The station made runaway hits out of such shows as Japanese Brush Painting and took chances with hosts including LSD advocate Alan Watts and conservative political host Casper Weinberger, Meyer says.
KQED’s Newsroom, a temporary evening news show, rushed onto the air in 1968 during a local newspaper strike, was replicated with Ford Foundation aid in several cities, bringing Jim Lehrer into TV at KERA in Dallas, and creating an influential style of conversational reporting.
He gained a national following for his long-form talks with longshoreman-philosopher Eric Hoffer and historian Arnold Toynbee and as host of weekly Kaleidoscope interviews with hundreds of major figures, from Buster Keaton to Aldous Huxley.

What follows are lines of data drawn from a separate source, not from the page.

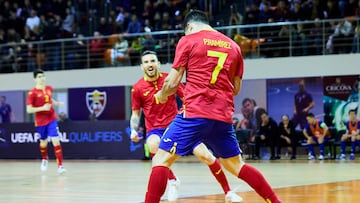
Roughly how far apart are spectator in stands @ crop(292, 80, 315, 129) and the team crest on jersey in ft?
25.8

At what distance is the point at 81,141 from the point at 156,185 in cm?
1788

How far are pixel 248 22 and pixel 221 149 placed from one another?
17916 mm

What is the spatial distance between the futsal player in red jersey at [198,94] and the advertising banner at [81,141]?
16373 millimetres

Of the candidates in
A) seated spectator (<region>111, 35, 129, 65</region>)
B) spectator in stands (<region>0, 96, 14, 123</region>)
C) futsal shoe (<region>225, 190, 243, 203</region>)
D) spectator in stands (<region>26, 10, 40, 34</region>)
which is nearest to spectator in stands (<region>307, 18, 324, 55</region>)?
seated spectator (<region>111, 35, 129, 65</region>)

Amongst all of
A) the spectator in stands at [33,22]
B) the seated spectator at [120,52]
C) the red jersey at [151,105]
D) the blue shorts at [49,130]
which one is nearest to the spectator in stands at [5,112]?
the spectator in stands at [33,22]

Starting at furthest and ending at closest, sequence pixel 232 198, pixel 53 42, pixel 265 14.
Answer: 1. pixel 53 42
2. pixel 265 14
3. pixel 232 198

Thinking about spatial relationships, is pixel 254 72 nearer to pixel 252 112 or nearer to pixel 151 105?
pixel 252 112

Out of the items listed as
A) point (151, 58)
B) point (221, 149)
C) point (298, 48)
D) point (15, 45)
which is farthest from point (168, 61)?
point (221, 149)

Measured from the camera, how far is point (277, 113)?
1018 inches

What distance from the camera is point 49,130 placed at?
56.8 ft

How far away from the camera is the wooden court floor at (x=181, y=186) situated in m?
10.2

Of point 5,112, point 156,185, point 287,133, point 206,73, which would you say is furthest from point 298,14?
point 156,185

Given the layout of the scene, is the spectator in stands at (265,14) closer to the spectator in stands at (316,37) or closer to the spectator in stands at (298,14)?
the spectator in stands at (298,14)

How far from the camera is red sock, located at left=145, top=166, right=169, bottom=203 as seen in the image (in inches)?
280
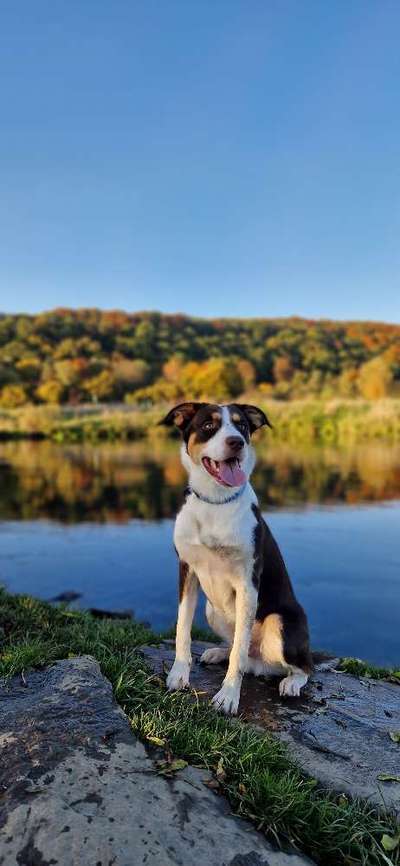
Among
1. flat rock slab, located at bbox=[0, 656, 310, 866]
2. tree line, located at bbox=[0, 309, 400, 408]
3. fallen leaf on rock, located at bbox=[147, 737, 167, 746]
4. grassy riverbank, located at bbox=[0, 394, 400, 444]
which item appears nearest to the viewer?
flat rock slab, located at bbox=[0, 656, 310, 866]

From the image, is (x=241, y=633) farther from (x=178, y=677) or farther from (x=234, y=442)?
(x=234, y=442)

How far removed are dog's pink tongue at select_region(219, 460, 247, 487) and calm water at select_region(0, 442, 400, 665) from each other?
472 centimetres

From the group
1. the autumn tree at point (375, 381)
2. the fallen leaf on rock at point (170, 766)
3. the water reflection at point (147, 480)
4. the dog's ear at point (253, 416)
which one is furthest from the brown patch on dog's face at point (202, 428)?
the autumn tree at point (375, 381)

“My interviewing technique was to sit face-to-face so I could look into the person’s eyes, and I found that I was touching Eleanor Roosevelt’s knees, and that was a sensation I will never forget,” Day recalled in Jim Robertson’s book TeleVisionaries.

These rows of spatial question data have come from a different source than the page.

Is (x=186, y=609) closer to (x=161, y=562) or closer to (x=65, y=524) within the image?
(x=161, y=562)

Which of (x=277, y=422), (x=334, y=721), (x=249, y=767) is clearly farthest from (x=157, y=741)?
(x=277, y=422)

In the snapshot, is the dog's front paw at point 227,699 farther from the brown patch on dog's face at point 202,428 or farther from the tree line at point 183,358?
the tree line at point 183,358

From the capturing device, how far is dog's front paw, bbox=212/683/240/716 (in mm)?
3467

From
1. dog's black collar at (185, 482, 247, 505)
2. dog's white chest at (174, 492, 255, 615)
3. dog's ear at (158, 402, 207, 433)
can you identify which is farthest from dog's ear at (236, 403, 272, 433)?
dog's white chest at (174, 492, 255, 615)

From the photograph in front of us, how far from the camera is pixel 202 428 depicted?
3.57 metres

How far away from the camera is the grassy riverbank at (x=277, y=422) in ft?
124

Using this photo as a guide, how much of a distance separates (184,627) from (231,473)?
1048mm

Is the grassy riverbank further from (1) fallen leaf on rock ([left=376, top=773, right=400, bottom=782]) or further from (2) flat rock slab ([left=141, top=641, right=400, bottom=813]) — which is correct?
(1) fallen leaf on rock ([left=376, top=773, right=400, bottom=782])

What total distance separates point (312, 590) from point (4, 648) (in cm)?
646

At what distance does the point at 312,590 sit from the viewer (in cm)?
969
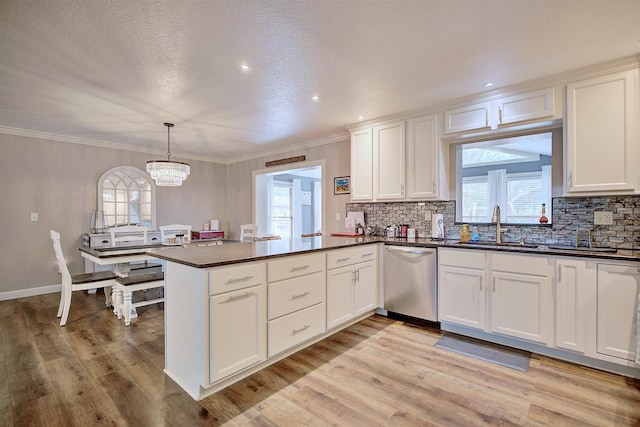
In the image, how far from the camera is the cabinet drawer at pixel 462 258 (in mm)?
2674

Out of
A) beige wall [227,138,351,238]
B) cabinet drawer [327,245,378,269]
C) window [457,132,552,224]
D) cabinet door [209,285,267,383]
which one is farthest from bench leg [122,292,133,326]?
window [457,132,552,224]

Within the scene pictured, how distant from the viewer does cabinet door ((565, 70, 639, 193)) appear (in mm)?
2271

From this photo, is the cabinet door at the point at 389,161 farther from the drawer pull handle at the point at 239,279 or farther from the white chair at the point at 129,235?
the white chair at the point at 129,235

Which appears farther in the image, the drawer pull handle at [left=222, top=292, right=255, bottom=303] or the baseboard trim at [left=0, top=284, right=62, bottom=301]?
the baseboard trim at [left=0, top=284, right=62, bottom=301]

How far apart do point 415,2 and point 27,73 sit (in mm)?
3043

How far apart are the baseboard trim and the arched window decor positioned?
3.74ft

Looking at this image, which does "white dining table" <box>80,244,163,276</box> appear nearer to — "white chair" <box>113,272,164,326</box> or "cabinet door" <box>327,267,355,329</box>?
"white chair" <box>113,272,164,326</box>

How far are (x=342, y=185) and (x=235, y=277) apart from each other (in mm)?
2780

Fred Friendly, who managed the Ford Foundation’s major role in pubTV at the time, lured Day to New York in 1969 to become president of National Educational Television.
“I suspect if I had known what was going on on the East Coast I would not have left San Francisco,” Day said later in an oral history interview for the Television Academy’s Archive of American Television.
Day became head of WNET the next year when NET merged with the local pubTV station, WNDT.
The first years of WNET under Day “were an incredible golden age” of public TV, says Ralph Engelman, a historian of the field at Long Island University.
In his time at NET and WNET, it produced The Fifty-first State, a feisty nightly local news program that shared DNA with Newsroom, made landmark national programs including The Great American Dream Machine, Banks and the Poor and An American Family, and imported The Forsyte Saga, a forerunner of Masterpiece Theatre.
Day resigned early in 1973 after clashes with WNET Board Chairman Ethan Allan Hitchcock and as public TV hunkered down, under attack by the Nixon administration.
He later hosted and syndicated an evening talk show for public TV, Day for Night, and taught at Brooklyn College from 1976 until his retirement in 1988. In 1995, his history of the field was published: The Vanishing Vision: The Inside Story of Public Television.
Day is survived by his partner, Jeanne Alexander and three sons. His wife, Beverley Elizabeth Hare, died in 1999.
The family said no funeral would be held, but a memorial service would be held in December . Memorial contributions may be made to the Meredith Day Johnson Fund, San Francisco Foundation, 225 Bush St., Suite 500, San Francisco, Calif. 94104.